Image Impossible.

A spectacular, albeit essentially impossible image caused a worldwide sensation on April 10, 2019: The first ever "photograph" of a black hole. 55 million light years away at the center of the M87 galaxy. The unbelievably strong gravitational pull means that even light cannot escape.  But, thanks to the Event Horizon Telescope - a combination of eight radio telescopes - the participating researchers outsmarted physics to a certain extent and for the first time, created an image of a black hole's shadow. This shadow is cast by the radiation from the distorted light while being irrevocably absorbed by the black hole.

ALMA - the Atacama Large Millimeter/Submillimeter Array - made a major contribution to the creation of this first image of a black hole. It is currently the largest astronomy project in the world and is located on the Chajnantor Plateau in the Chilean part of the Atacama Desert at an altitude of over 5,000 meters. This revolutionary astronomic telescope consists of 66 giant antennas. They are networked and can be arranged flexibly at a distance of up to 16 km. The individual antenna mirrors have a diameter of up to 12 meters and weigh approximately 100 tons.

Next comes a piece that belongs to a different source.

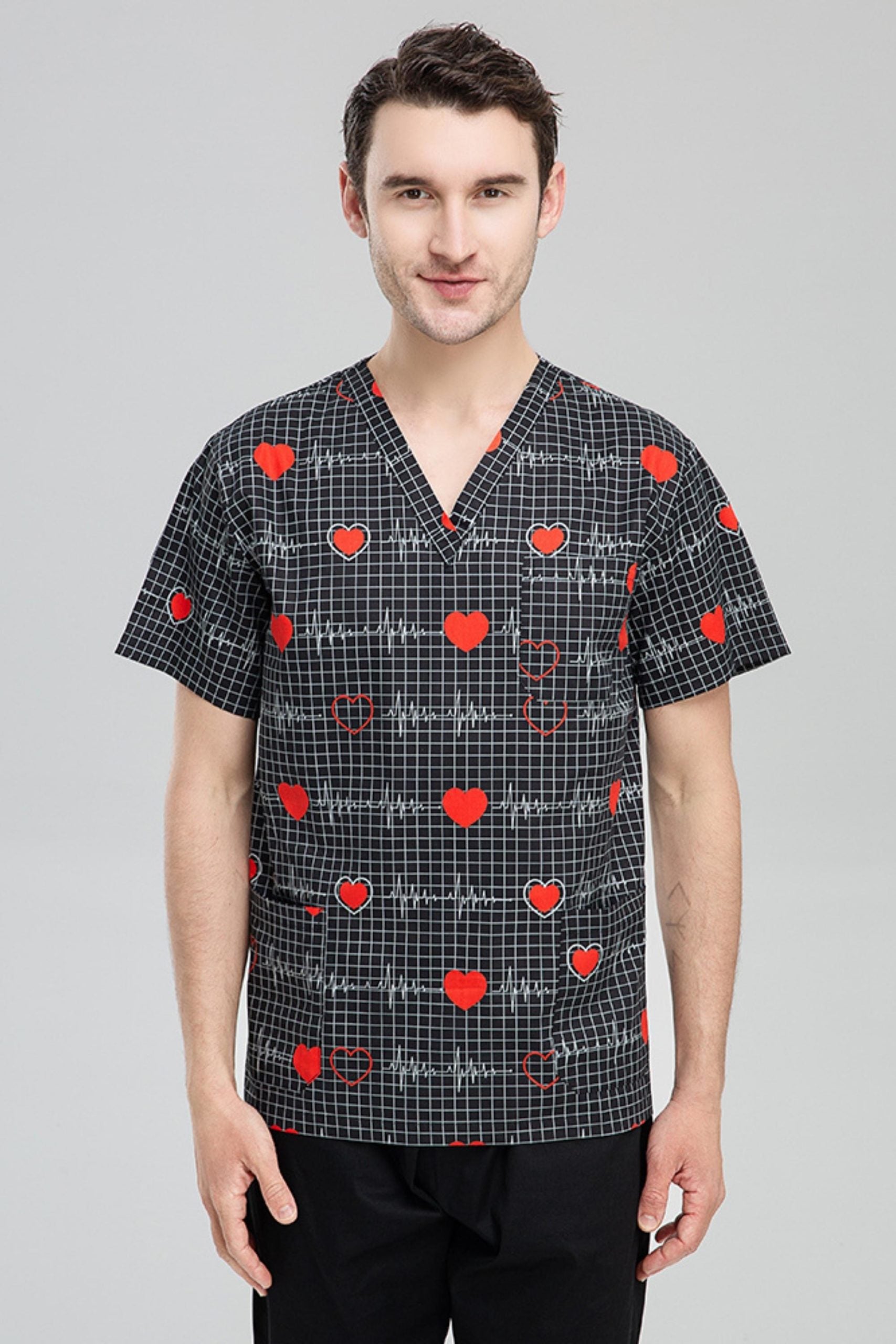 Blouse médicale unisexe - Gris foncé à motif rythme cardiaque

Initially, the cosmic radio waves collected by the antenna's large mirror are focused onto a subreflector. The signals only reach the detector inside the antenna when this has been aligned precisely to only fractions of a millimeter. Extreme environmental conditions at an altitude of over 5,000 meters such as strong winds, high temperature differences from day to night, extreme dryness, as well as gravity and earth rotation are all factors that affect the antennas. Therefore, the subreflectors have to be realigned constantly. ALMA's developers relied on special positioning systems from PI for this purpose: Hexapods. Because of their compact design and motion in six degrees of freedom, hexapods are ideal for this task. The environmental conditions in the desert don't just affect the antennas - the hexapods have to withstand them as well. Very rigid joints, special materials, and the controller electronics had to be adapted accordingly. This obviously worked out well: ALMA was inaugurated in 2013 and has been in operation ever since. One thing is certain, we can expect ALMA to create even more spectacular images, such as that of the Black Hole in the M 87 Galaxy.